EXERCISE DETAILS:
Look below for the line containing "Which one of". Output it and each remaining line of the entries exactly, and nothing else.

RECORDS TO USE:
↓

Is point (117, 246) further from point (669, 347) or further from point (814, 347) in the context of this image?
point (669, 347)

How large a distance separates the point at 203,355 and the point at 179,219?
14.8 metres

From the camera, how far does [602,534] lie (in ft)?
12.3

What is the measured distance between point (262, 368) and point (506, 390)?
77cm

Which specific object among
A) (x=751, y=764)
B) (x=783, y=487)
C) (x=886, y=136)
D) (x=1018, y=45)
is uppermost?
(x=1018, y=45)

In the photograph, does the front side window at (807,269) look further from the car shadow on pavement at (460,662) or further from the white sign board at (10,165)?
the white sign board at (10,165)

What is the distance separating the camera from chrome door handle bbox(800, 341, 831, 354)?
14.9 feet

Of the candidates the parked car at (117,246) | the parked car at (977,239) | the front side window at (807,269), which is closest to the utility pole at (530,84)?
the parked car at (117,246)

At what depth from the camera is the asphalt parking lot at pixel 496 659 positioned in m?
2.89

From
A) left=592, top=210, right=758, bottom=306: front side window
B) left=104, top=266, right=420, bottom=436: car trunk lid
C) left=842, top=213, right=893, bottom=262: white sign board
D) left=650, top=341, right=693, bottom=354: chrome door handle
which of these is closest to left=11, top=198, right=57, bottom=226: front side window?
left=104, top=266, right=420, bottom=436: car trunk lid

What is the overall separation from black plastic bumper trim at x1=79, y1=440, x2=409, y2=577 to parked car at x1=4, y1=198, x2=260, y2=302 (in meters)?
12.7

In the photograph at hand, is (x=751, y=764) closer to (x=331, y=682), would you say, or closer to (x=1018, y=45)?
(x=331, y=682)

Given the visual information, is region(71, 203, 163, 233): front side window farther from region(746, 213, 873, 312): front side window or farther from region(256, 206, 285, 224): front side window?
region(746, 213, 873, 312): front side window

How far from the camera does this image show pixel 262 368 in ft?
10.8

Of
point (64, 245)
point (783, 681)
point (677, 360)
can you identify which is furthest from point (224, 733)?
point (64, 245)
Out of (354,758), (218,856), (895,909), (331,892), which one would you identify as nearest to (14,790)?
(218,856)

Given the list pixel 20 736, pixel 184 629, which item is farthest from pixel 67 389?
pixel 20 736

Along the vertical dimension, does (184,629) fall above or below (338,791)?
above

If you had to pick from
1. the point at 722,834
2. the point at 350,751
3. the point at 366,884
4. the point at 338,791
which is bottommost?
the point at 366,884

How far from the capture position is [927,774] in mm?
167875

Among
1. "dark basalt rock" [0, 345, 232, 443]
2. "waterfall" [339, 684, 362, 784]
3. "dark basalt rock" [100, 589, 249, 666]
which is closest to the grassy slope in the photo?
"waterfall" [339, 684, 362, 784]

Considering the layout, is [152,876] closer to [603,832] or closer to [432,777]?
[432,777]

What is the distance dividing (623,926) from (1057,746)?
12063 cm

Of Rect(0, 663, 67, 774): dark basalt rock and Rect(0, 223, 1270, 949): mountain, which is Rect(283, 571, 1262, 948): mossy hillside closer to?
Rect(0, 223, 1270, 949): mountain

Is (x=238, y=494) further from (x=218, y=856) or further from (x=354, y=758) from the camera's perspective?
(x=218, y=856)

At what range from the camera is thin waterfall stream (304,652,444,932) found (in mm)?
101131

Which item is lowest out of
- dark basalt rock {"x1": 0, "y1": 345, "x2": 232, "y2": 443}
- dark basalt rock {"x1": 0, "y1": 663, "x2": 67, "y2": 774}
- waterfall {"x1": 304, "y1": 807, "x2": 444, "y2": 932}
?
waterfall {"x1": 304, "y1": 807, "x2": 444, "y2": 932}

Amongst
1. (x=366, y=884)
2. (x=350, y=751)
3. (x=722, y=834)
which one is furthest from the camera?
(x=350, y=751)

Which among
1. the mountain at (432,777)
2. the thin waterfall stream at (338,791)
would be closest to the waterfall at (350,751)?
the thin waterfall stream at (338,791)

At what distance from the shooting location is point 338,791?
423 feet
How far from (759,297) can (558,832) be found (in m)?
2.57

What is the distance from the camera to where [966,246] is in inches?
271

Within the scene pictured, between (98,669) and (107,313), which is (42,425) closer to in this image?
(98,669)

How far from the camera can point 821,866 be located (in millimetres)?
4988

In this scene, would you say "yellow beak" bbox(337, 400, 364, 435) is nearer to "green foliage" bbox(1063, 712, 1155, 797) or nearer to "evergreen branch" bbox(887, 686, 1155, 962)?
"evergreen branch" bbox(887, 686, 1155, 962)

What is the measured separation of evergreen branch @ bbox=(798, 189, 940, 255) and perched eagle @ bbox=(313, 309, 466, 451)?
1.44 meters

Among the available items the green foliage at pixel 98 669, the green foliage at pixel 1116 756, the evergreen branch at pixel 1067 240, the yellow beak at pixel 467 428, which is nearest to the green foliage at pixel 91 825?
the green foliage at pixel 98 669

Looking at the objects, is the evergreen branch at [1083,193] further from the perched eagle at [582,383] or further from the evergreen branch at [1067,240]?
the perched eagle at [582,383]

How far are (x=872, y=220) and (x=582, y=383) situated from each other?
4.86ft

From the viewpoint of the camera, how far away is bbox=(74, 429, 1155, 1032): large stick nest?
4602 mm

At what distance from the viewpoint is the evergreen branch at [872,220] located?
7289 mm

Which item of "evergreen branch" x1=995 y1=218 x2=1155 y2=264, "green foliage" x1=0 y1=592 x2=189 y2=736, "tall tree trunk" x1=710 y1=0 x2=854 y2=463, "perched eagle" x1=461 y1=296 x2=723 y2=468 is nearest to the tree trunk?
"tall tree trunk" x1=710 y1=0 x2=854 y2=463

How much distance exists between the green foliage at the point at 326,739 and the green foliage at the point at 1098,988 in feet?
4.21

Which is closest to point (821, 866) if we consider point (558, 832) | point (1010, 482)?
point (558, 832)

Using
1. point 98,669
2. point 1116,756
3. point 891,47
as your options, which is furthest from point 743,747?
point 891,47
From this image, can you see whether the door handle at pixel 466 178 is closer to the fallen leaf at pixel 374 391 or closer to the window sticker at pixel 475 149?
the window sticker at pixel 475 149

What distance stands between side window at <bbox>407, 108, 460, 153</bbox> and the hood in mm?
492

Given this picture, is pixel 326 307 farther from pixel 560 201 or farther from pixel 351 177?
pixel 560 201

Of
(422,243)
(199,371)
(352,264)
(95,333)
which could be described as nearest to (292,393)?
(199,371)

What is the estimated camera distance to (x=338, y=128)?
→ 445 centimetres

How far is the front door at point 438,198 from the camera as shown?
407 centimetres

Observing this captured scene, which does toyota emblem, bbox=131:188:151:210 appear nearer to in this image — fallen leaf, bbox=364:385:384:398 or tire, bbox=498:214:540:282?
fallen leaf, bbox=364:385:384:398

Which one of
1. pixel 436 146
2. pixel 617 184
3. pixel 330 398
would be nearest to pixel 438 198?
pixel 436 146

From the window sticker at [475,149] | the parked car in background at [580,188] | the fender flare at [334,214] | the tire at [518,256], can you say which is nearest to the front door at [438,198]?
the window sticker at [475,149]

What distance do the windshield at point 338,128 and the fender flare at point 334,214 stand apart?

↑

WRITTEN ANSWER:
Which one of
1. pixel 436 146
2. pixel 617 184
3. pixel 330 398
would be nearest to pixel 438 198?
pixel 436 146

From the window sticker at [475,149] | the parked car in background at [580,188] | the fender flare at [334,214] | the tire at [518,256], can you say which is nearest to the front door at [438,198]?
the window sticker at [475,149]

What distance do the windshield at point 338,128 and the fender flare at point 334,214 stand apart?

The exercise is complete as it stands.